When
will American’s learn to stop worrying and love robots? That
question must be echoing inside consumer robotics company iRobot (IRBT).
The Burlington, Mass., company went public nearly two years ago and
its share price has spent much of last year below the $24 offering
price. Revenue from consumer products –60% of iRobot’s
revenue last year – fell 1% in the first half of 2007 from a year
ago.
Some of that decline was tied to waning appeal of iRobot’s
flagship consumer product, the Roomba vacuum. But iRobot had some new
products up its sleeve, and it announced them
last week: a robot to clean out rain gutters, and a mobile robot that
can send images of kids, pets or the infirm to remote PCs. The
response? iRobot’s stock was down as much as 3.2% Friday, hardly
a standing ovation.
Much of the press also seemed
indifferent, if not disappointed, reflecting a very cautious attitude
in the U.S. for robots in general: “Weird New iRobots
Unleashed” (PC World); “Robot Invasion Escalates” (Washington Post); “iRobot’s New Products Could End Up Lonely and Unloved” (TheStreet.com).

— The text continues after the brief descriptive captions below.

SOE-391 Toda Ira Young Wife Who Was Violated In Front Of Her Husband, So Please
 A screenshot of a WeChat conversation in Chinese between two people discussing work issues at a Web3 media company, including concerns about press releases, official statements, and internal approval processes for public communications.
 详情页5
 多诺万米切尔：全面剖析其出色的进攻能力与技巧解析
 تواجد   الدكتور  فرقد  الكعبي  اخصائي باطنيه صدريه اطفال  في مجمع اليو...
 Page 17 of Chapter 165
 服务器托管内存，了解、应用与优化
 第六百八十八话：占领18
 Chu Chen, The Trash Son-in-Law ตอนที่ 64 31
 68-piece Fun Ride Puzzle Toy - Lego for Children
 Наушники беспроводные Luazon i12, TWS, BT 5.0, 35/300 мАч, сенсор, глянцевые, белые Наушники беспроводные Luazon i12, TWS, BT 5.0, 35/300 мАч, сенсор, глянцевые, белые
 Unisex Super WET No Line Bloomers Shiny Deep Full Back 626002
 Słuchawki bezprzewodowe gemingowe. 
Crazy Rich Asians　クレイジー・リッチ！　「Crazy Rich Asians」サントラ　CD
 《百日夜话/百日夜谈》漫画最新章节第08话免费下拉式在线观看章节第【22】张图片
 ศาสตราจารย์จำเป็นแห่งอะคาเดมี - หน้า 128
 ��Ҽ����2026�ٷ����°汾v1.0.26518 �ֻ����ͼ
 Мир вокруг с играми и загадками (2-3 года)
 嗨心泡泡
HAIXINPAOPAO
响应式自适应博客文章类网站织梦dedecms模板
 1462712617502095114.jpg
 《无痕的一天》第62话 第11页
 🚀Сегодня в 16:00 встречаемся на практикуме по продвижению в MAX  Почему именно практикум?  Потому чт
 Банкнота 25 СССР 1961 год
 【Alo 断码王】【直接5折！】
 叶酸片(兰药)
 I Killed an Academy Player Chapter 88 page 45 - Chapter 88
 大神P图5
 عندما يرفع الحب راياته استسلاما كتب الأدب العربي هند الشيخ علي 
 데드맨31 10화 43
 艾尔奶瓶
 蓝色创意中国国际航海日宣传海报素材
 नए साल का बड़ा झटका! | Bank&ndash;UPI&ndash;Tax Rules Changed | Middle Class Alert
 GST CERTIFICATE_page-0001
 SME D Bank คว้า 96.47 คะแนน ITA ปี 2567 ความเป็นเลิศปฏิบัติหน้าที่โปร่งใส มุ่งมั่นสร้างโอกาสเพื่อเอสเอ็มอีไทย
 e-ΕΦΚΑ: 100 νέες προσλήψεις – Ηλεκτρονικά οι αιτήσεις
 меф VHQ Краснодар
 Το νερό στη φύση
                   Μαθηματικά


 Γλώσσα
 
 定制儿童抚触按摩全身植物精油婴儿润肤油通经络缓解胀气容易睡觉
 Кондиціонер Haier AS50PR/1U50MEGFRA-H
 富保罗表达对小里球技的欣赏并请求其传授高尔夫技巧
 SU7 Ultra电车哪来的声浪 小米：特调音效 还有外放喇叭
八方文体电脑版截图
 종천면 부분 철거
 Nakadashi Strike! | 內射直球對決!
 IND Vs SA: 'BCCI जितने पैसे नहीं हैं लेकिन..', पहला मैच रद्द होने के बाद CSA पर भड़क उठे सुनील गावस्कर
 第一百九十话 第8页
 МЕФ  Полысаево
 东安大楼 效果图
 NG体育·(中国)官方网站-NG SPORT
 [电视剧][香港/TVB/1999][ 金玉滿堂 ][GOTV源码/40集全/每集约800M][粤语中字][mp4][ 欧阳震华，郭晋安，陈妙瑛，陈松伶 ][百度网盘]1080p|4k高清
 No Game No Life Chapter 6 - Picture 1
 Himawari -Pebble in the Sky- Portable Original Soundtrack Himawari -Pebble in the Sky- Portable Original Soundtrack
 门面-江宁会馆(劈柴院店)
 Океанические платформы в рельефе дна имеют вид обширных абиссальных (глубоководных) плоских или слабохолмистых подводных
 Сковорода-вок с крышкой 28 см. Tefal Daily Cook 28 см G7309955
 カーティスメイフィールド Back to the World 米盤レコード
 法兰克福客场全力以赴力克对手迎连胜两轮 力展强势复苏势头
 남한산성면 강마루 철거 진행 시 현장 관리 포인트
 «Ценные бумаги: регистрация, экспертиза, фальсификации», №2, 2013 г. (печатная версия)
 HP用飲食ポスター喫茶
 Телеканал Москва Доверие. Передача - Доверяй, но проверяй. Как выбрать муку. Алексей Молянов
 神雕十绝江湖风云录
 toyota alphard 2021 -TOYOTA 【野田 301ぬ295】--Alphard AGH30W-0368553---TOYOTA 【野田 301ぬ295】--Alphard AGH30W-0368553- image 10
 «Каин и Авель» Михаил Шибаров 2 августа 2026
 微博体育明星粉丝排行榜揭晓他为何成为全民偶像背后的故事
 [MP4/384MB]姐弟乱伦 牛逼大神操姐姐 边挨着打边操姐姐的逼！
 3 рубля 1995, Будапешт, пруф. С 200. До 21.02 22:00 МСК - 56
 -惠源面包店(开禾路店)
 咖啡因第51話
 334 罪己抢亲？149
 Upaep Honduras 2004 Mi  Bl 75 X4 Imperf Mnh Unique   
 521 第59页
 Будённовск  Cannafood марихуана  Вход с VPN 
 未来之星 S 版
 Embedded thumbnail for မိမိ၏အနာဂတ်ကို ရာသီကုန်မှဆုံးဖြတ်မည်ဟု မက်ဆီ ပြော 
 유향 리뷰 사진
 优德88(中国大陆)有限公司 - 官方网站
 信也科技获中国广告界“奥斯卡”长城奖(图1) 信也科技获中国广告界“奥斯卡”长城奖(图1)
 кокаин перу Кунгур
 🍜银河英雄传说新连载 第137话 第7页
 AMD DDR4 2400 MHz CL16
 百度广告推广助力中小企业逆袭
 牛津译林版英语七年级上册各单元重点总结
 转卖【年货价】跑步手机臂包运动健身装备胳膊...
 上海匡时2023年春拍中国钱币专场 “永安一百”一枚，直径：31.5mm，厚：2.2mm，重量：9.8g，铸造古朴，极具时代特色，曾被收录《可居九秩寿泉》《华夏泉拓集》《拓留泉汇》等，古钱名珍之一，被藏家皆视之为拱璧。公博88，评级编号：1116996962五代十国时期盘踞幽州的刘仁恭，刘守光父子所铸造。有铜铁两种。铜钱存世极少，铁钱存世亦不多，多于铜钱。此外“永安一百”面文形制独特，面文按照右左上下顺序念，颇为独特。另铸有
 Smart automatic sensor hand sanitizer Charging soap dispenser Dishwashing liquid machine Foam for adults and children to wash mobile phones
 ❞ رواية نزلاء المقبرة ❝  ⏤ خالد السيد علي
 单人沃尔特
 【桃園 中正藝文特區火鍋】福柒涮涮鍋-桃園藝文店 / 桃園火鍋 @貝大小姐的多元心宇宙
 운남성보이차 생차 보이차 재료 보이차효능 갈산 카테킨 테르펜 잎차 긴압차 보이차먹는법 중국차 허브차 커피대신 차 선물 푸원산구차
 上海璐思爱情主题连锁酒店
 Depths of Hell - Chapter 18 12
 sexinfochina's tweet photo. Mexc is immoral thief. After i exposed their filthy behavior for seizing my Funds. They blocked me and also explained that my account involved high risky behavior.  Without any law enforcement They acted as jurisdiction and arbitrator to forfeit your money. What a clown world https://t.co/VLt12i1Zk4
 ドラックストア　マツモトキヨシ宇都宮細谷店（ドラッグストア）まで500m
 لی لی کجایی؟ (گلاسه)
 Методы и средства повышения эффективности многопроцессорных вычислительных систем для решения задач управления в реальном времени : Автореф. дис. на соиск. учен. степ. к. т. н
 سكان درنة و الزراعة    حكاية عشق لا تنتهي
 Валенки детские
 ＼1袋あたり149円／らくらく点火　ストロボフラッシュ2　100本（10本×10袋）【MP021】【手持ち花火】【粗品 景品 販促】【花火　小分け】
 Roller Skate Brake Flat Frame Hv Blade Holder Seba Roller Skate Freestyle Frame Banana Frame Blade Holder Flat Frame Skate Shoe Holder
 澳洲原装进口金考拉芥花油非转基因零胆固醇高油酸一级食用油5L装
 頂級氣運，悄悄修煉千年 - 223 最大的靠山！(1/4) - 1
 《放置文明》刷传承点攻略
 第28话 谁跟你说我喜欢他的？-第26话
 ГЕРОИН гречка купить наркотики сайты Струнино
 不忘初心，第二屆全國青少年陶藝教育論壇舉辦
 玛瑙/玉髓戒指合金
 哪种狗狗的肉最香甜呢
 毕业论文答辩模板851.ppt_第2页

Where’s the robot love? In Asia, apparently - and in Japan, particularly. But in the U.S. there’s a robot dread running like an undercurrent beneath our robot fascination. Isaac Asimov called this robot-phobia “the Frankenstein complex”, and it is deeply ingrained in American and European culture. Take a look at this list of the 50 best movie robots: From Hal to T-2 to the Fembots, we Westerners applaud evil robots and their fourth-reel destruction.
Neena Buck, a robotics analyst quoted in the AP’s coverage, noted a sharp difference in robot comfort between East Asia and the West.
“In the U.S., we want our robots to be utilitarian,
and act as helpers to us,” Buck said. “In Japan and Korea,
they think of robots as friends and pets, and as additions to their
families.” But as prices come down, “I think Americans will
be willing to experiment with cute-ish robots that do something like
bring a family together.”
The culture gap is evident in this video
of Asimo, Honda’s humanoid robot, breaking into a trot. The
children and adults in the audience seem delighted, but my puerile
American mind felt more ambivalent: I felt both impressed by the
achievement and amused by a robot running like someone who is, shall we
say, desperate to defecate. I also found iRobot’s photos of perfectly behaved children observed by the ConnectR creepy in a way I can’t describe.
And yet, I like the idea of affordable household robots that iRobot
pioneered. iRobot built the Roomba like Apple (AAPL) built the early
Macintosh: Both created from scratch an original platform that others
can create applications for. Both made a machine simple to operate and
easy for middle-class consumers to afford. And both popularized a
fledgling industry that had massive potential over coming decades.
But household robots face an obstacle that personal computers didn’t: the Frankenstein complex.
Not only are we revolted by robots that are overly humanoid, we are
also cold to robots that are overly utilitarian. We don’t want
robots to be too much like us, but we are bored if they aren’t as
fancy as the ones we’ve seen in movies.
I still think household robots could be a huge market down the road,
and that iRobot could be a big player in it, but it will take decades.
In the meantime, a lot depends on how companies like iRobot manage our
contradictory feelings about robots.